Thanks to crippling staffing caps and "efficiency dividends", rampant outsourcing, job insecurity, and hollowed-out expertise, government is less able than ever to meet the challenges we face.
And it's not only during crises. We see it with health and housing services, social security and schools, and of course with Canberra's prized cultural institutions.
Since 2012, federal governments have slashed 17,000 public service jobs while spending billions on consultants and outsourced labour hire. In a remarkable coincidence, over the same period, private consultants and labour-hire companies have donated over $5.4 million to the major parties.
It's a cosy arrangement that serves business interests, but it doesn't serve the public good.
If we want government that's ready and able to help us manage increasingly complex challenges, we have to go beyond Labor's promise to stop erosion of the public service, and actually reverse it. The Greens' policy to revitalise the APS does just that.
It's a detailed, fully costed proposal, but at its core is a simple principle: good government requires a well-resourced, independent Australian Public Service, in public hands.
If we find ourselves in shared power with Labor, we will push to return APS staffing levels to where they were before the past decade's cuts, and to index staffing growth to keep up with increasing needs.
That means not only abolishing arbitrary Average Staffing Level caps and removing "efficiency dividends", which have long gone past trimming fat and have started amputating whole limbs, but also bringing staff on outsourced contracts into permanent positions in the APS.
Outsourcing makes service delivery more expensive, less effective, and less transparent and accountable. It suppresses wages and conditions in both the public and private sectors. And it destroys job security, with terrible consequences both for the people doing the work of government and for the practice of good government itself.
I hear from a lot of young Canberrans who've found that outsourcing means they can't get basic job security, have no clear career path, and can't afford to rock the boat. They can't break into the housing market without a permanent position, and they feel they can't express their informed opinions either at work or in their private lives without putting their job at risk. And many older, experienced people are deeply troubled that the crucial institutions they've dedicated their lives to are being eroded and privatised. The outsourcing, combined with rolling contracts at SES levels dependent on the pleasure of ministers, dashes our expectation that government should get frank and fearless advice from experts.
The Greens want to end this by capping spending on outsourcing and labour hire to a maximum of 7.5 per cent of any agency's appropriation, and requiring details of government consultancy contracts and reports to be published.

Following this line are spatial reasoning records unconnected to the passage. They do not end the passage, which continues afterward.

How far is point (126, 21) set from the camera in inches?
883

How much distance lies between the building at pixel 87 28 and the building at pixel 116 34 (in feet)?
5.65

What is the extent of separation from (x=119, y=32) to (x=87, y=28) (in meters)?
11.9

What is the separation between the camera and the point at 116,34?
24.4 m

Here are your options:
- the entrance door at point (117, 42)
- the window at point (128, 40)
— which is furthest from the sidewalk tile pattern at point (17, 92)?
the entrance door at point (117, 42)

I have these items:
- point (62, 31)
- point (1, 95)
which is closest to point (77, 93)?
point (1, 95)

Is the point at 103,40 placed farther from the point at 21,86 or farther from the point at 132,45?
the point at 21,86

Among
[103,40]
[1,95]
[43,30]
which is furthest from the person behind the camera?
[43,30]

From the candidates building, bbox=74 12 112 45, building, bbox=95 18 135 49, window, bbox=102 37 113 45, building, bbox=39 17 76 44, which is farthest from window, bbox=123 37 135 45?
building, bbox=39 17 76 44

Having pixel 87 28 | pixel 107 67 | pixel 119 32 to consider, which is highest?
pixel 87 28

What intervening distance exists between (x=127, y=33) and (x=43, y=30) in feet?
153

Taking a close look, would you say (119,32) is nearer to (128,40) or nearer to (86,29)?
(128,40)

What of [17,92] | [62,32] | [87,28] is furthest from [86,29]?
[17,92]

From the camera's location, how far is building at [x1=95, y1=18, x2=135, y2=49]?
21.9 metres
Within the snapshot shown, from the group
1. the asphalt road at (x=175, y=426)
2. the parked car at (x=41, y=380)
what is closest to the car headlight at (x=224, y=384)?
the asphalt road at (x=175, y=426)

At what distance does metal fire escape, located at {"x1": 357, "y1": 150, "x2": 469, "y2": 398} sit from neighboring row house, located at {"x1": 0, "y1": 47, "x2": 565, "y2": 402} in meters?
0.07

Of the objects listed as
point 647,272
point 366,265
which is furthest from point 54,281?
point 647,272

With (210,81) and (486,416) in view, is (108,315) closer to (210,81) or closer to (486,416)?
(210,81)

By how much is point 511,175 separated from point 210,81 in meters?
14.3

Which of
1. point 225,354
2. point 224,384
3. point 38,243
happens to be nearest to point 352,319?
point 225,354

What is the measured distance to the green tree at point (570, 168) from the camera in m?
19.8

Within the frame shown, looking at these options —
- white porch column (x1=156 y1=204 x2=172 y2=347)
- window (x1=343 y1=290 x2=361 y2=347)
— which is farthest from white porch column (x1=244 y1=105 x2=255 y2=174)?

We're also committing to real wages growth for the APS, with a 4 per cent per annum increase over four years, and finally getting worker representatives onto the Remuneration Tribunal. The Reserve Bank has acknowledged that suppression of APS wages contributes to wage stagnation across the economy. The APS is a model employer - it should be a positive model.
Finally, we need proper systems in place to guarantee the independence of the APS. Public servants should be encouraged to give frank and fearless advice in their work, and allowed to express their opinions in their private lives. The Greens want to establish an advisory panel for the appointment of departmental secretaries and agency heads, and to legislate to clarify that staff can engage in public debate without fear of losing their jobs.
We desperately need a well-staffed and highly skilled public service, ready and able to provide expert, impartial policy advice, to take on the challenges of our time. With enough members of parliament to drive policy change, the Greens will work to make that happen.